Last week I had the opportunity to attend the Open Government and Innovations Conference in Washington, DC. The two-day conference was a fantastic opportunity to hear some of the leaders in open government thinking, including:

  • Aneesh Chopra, Federal CTO – “The Innovation Imperative
  • Vivek Kundra, Federal CIO – “Town Hall Meeting – The IT Dashboard
  • Dave Weinberger, Harvard Law and Cluetrain Manifesto – “Transparency as a Virtue
  • Tim O’Reilly, O’Reilly Media – “Government as a Platform

(If you’re interested, those talks are available via Adobe Connect here. Click on the linked headshot of the speaker you’d like to watch.)

I sat in on some great panel sessions as well:

  • Openness, Information Sharing, and the Use of New Media in DoD
  • Case Studies in Citizenship Engagement
  • Transforming Citizen Engagement with Congress
  • Embracing a Collaborative Culture

It was also great to connect with some of the participants and speakers through the conference’s live Tweet grid. If you’re interested in more links and insight, just search the hashtag #OGI on Twitter.
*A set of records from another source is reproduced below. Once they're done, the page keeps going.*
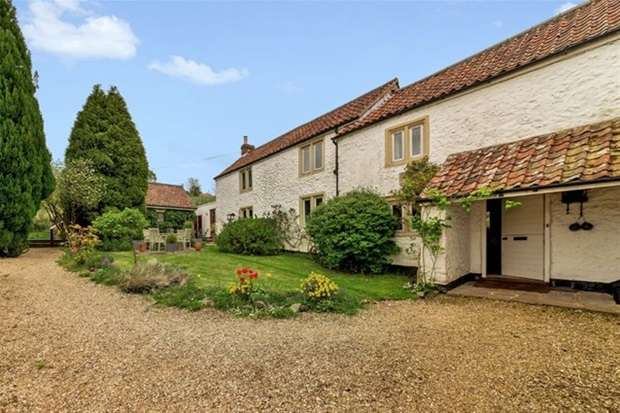 6 Bedrooms Detached House for sale in Neighbourne, Oakhill, Somerset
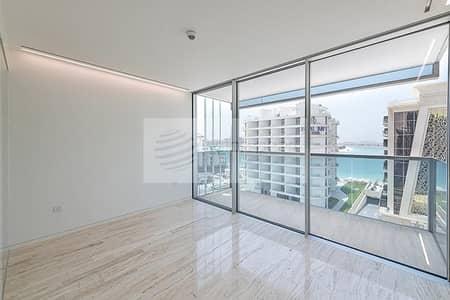 شقة 3 غرفة نوم للايجار في نخلة جميرا، دبي - Sea View Relaxing 3BR Furnished Ready Title Deed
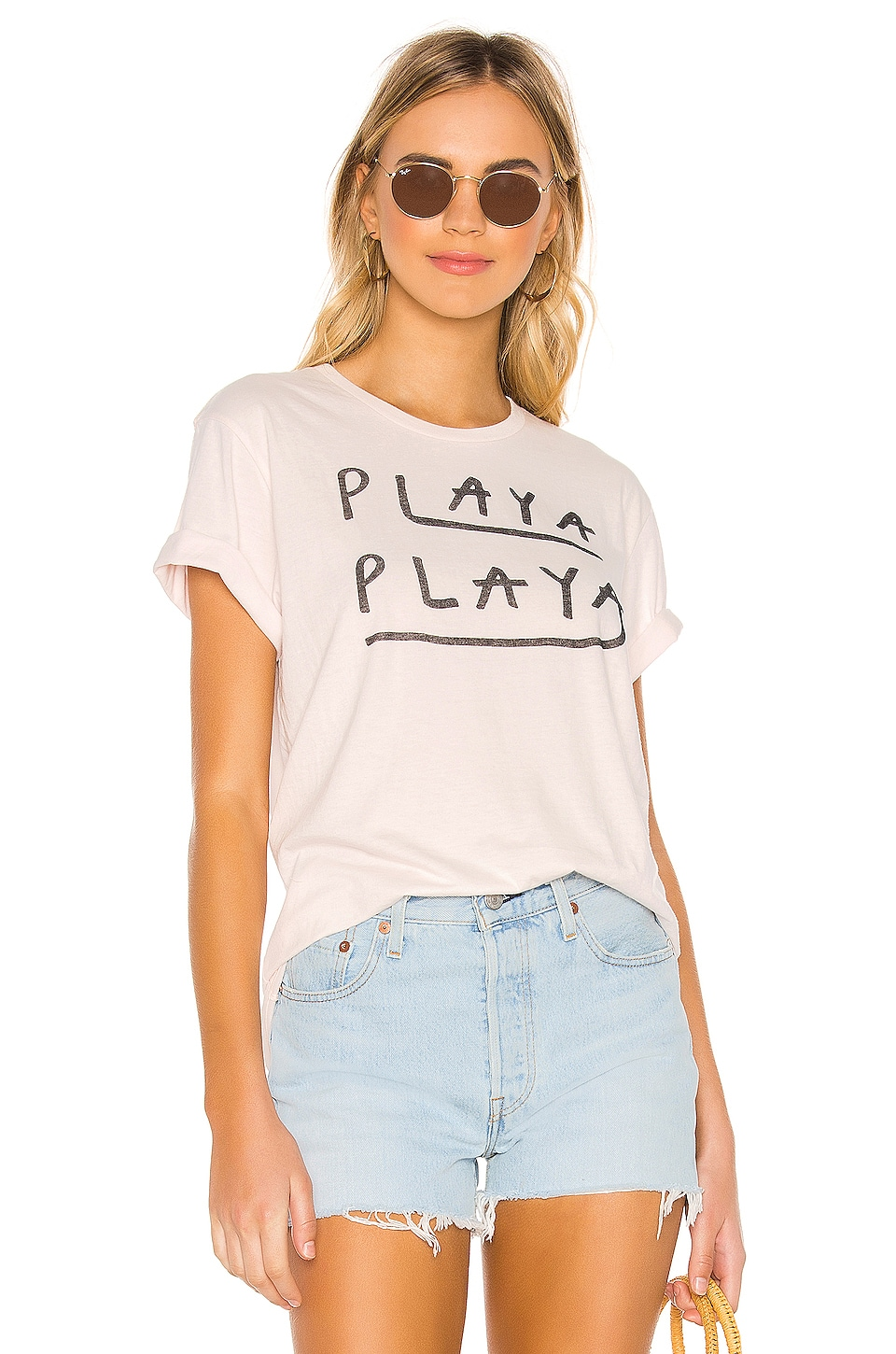 AMUSE SOCIETY Playa Playa Tee in Dawn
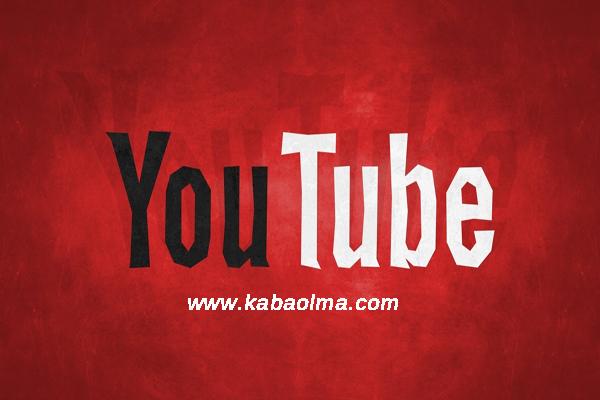 Youtube yayıncısı olmak, youtube kanalı açmak, youtube kanalı açarken dikkat edilecekler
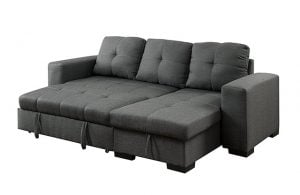 Charlton Contemporary Corner Sectional
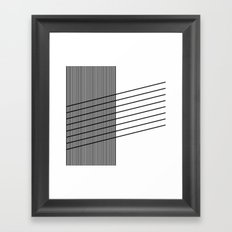 utkati v.2 Framed Art Print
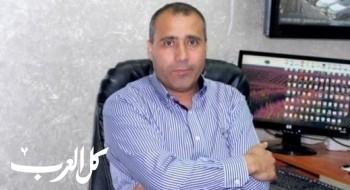 د. حسين سريس مدير مدرسة درويش الاعدادية في مجدالكروم يطلق اولى اصداراته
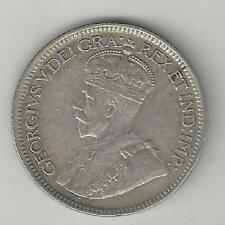 CANADA,  1930,  10 CENTS,  SILVER,  KM#23a,  CHOICE VERY FINE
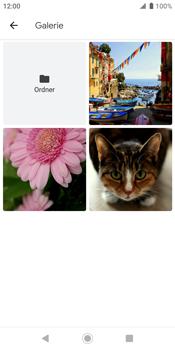 Sony Xperia XZ2 - Android Pie - MMS - Erstellen und senden - Schritt 15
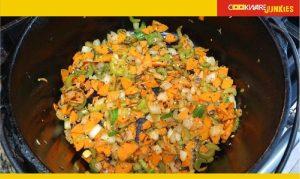Chop vegetables cook in black pan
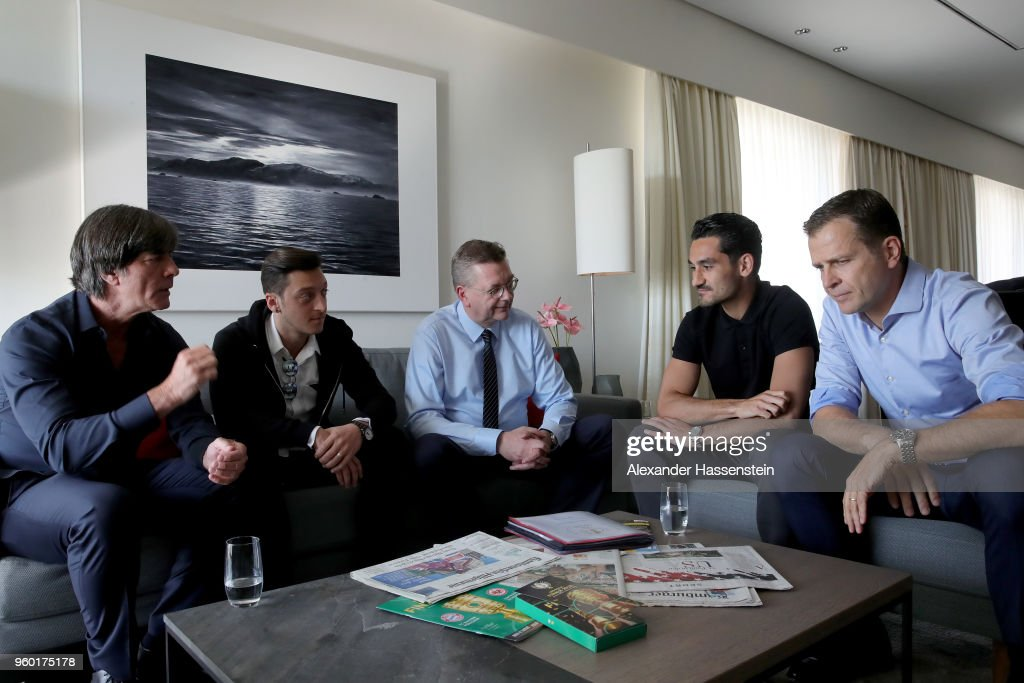 DFB President Reinhard Grindel Meets Mesut Oezil And Ilkay Guendogan : News Photo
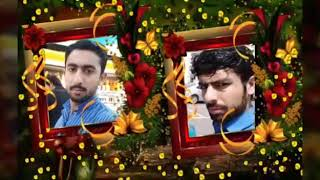 Mahar Group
Throughout the conference I picked up on a few core themes that seemed to run through all the sessions. While the official themes were Government to Government, Government to Business and Government to Citizens, the following seemed to be the three focal points for moving forward with open government initiatives.

1. Despite the hurdles, collaboration is possible

You may be familiar with the memorandum President Obama issued in January to all heads of departments and agencies in the Federal Government. Aneesh Chopra highlighted this in his opening address, crediting the memo with enforcing the ‘three pillars of open government’: transparency, participatory and collaborative. Since that memorandum, new government collaboration projects have surfaced and already-existing projects have enjoyed being in the spotlight of case studies and media writeups.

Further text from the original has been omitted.